• _Activity_
The result should be the lines from the one that contains "巧妙化妆法遮掩颈纹 不让颈部出卖你" to the final line of the entries below, copied exactly and with no pictures.

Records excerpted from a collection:

++++++++

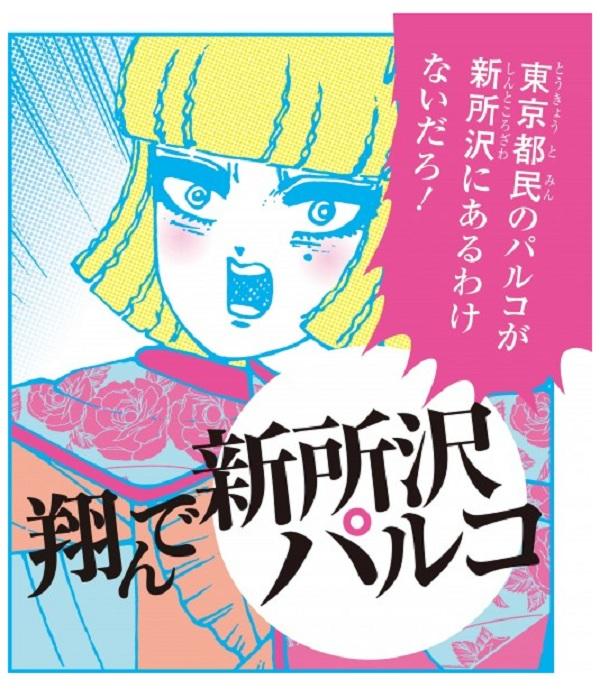 東京都民のパルコが新所沢にあるわけないだろ! 埼玉いじり漫画「翔んで埼玉」とパルコ新所沢店がまさかのコラボ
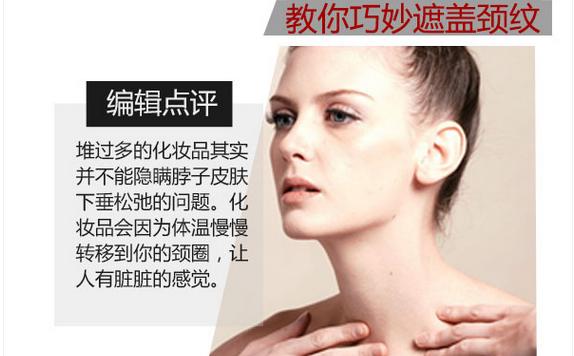 巧妙化妆法遮掩颈纹 不让颈部出卖你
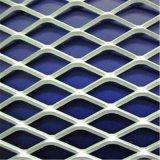 軋平鋼板網 浸塑鋼板網 腳踏鋼板網 圍護鋼板網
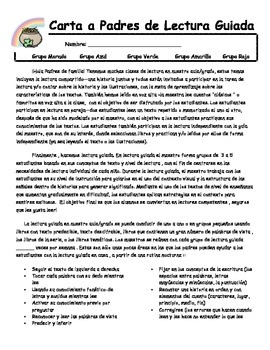 Guided Reading Parent Letter Bilingual Spanish-English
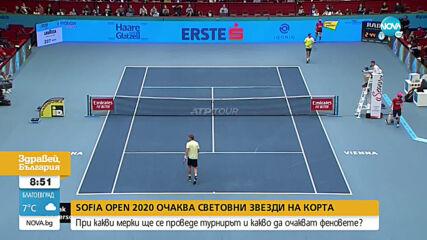 SOFIA OPEN: При какви мерки ще се проведе турнирът и какво да очакват феновете?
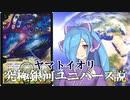 ヤマトイオリ 究極銀河ユニバース説
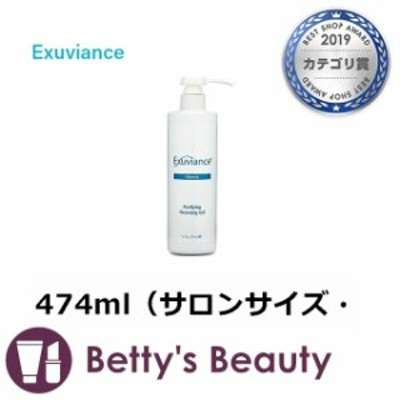 エクスビアンス ピュリファイング・クレンジング・ジェル  474ml(サロンサイズ・ポンプ付)【P】洗顔フォーム Exuviance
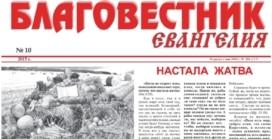 «Благовестник Евангелия» #10 (186) 2015 (христианская газета)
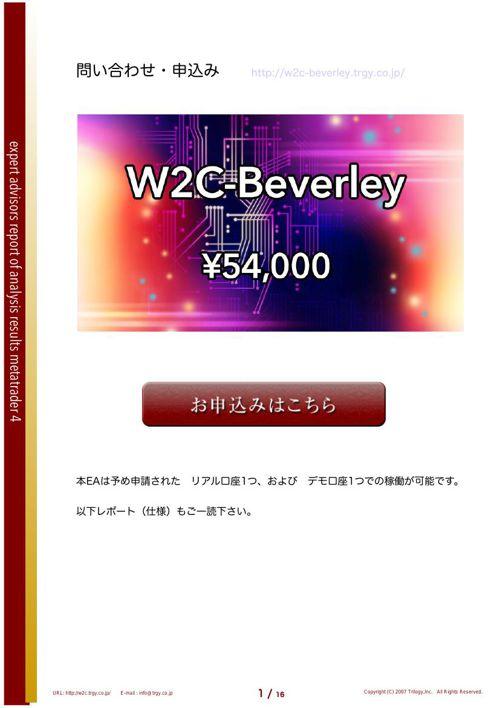 W2C-Beverley_rep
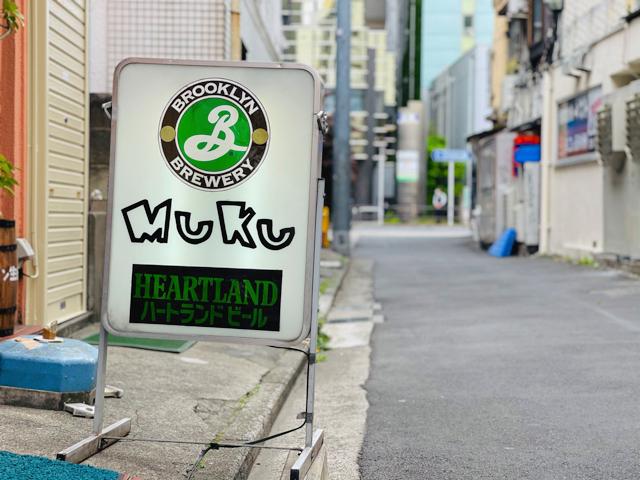 吉祥寺のMUKU(ムク)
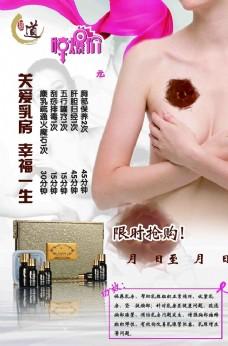 胸部保养海报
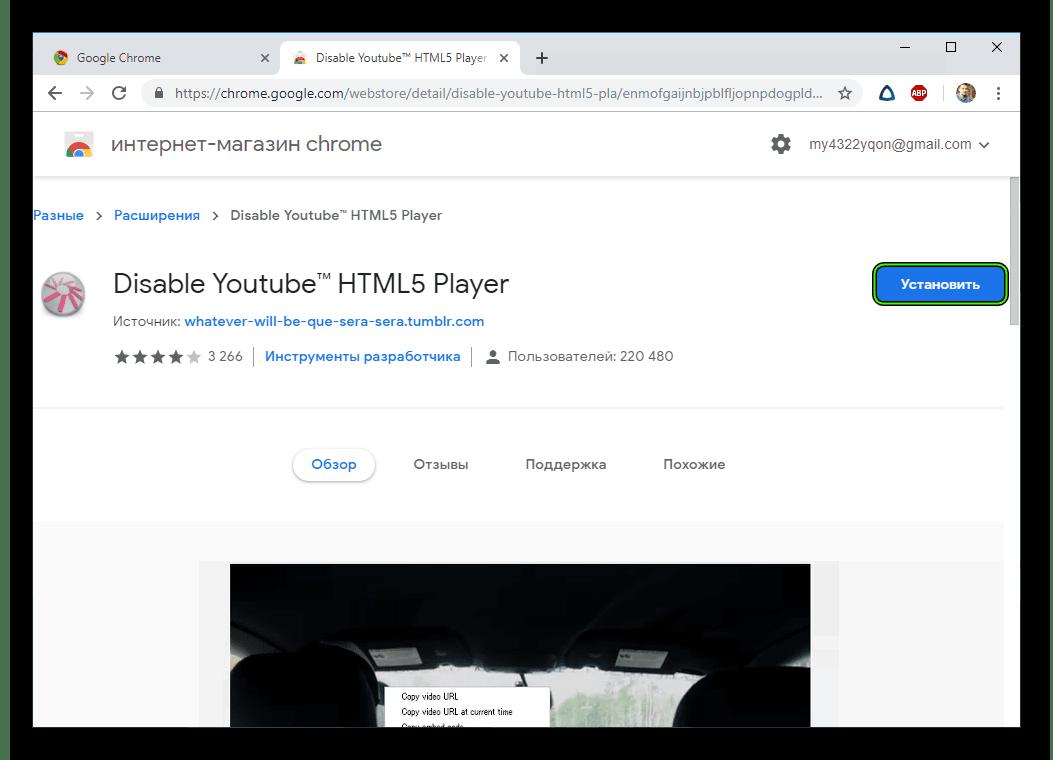 Установка расширения Disable YouTube HTML5 Player для браузера Google Chrome
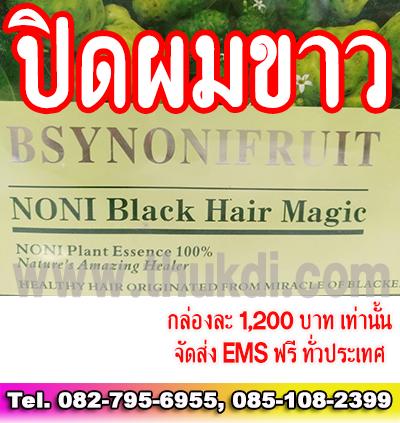 BSY NONI FRUIT สมุนไพรปิดผมขาว มาตรฐานส่งออก ดีกว่าจนคุณลืมของเก่าไปได้เลย line ID 0827956955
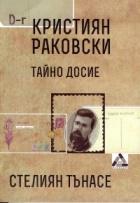 Кристиян Раковски. Тайно досие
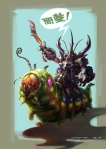 Beetle Knight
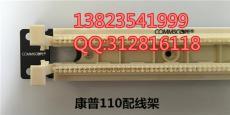 康普110型语音电话配线架厂家110DW2-100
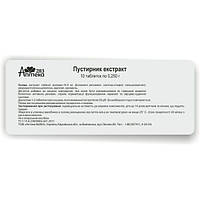 Пустырник Экстракт таблетки №10 по 250 мг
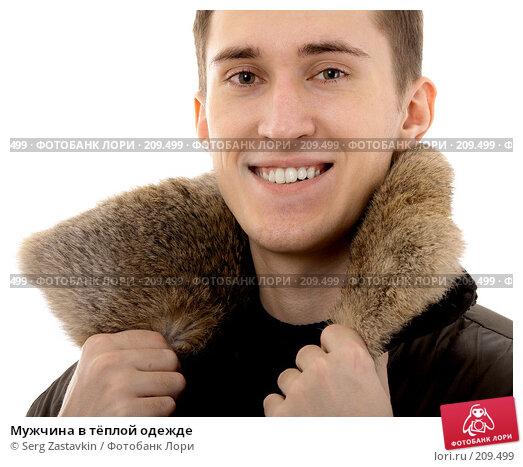 Мужчина в тёплой одежде, фото № 209499, снято 9 февраля 2008 г. (c) Serg Zastavkin / Фотобанк Лори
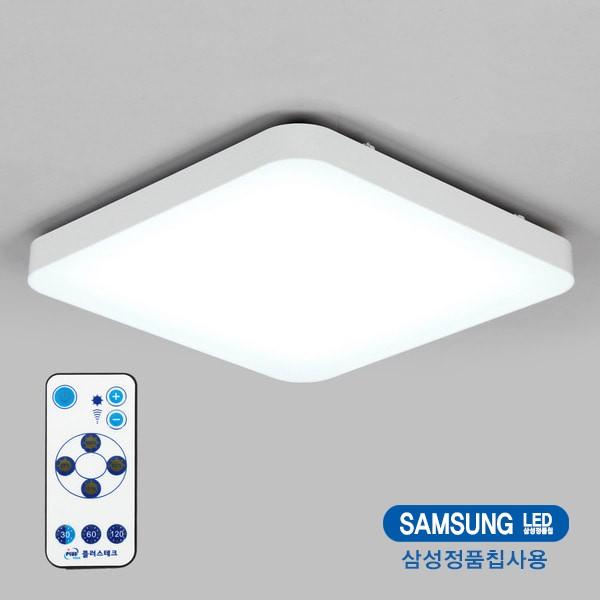 [내가 선택한 이유] 천장 조명  - 조명에반하다 삼성칩 시스템리모컨방등 LED60W  (With 환희음주운전 소식)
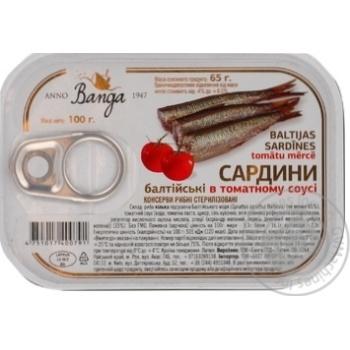 Консерви рибні Балтійскі сардини в томатному соусі Banga з ключем Латвія 100г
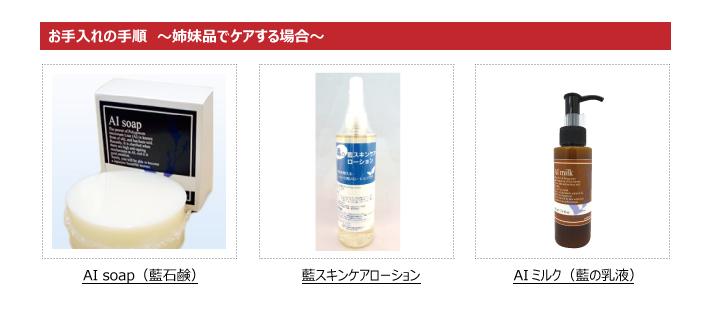 AI milk(エーアイミルク/藍の乳液) は乾燥・ダメージ・トラブル肌に うるおい&柔軟性を与え、保護します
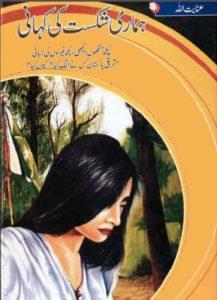 Hamari Shikast Ki Kahani By Inayatullah 1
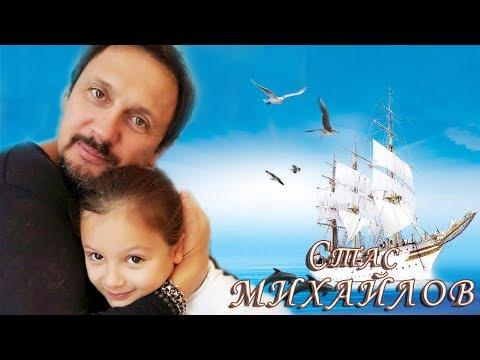 Стас Михайлов - К Берегам мечты  (Fan Video 2017)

++++++++

• _Response to the task_
 巧妙化妆法遮掩颈纹 不让颈部出卖你
 軋平鋼板網 浸塑鋼板網 腳踏鋼板網 圍護鋼板網
 Guided Reading Parent Letter Bilingual Spanish-English
 SOFIA OPEN: При какви мерки ще се проведе турнирът и какво да очакват феновете?
 ヤマトイオリ 究極銀河ユニバース説
 エクスビアンス ピュリファイング・クレンジング・ジェル  474ml(サロンサイズ・ポンプ付)【P】洗顔フォーム Exuviance
 «Благовестник Евангелия» #10 (186) 2015 (христианская газета)
 W2C-Beverley_rep
 吉祥寺のMUKU(ムク)
 胸部保养海报
 Установка расширения Disable YouTube HTML5 Player для браузера Google Chrome
 BSY NONI FRUIT สมุนไพรปิดผมขาว มาตรฐานส่งออก ดีกว่าจนคุณลืมของเก่าไปได้เลย line ID 0827956955
 Кристиян Раковски. Тайно досие
 Beetle Knight
 康普110型语音电话配线架厂家110DW2-100
 Пустырник Экстракт таблетки №10 по 250 мг
 Мужчина в тёплой одежде, фото № 209499, снято 9 февраля 2008 г. (c) Serg Zastavkin / Фотобанк Лори
 [내가 선택한 이유] 천장 조명  - 조명에반하다 삼성칩 시스템리모컨방등 LED60W  (With 환희음주운전 소식)
 Консерви рибні Балтійскі сардини в томатному соусі Banga з ключем Латвія 100г
 AI milk(エーアイミルク/藍の乳液) は乾燥・ダメージ・トラブル肌に うるおい&柔軟性を与え、保護します
 Hamari Shikast Ki Kahani By Inayatullah 1
 Стас Михайлов - К Берегам мечты  (Fan Video 2017)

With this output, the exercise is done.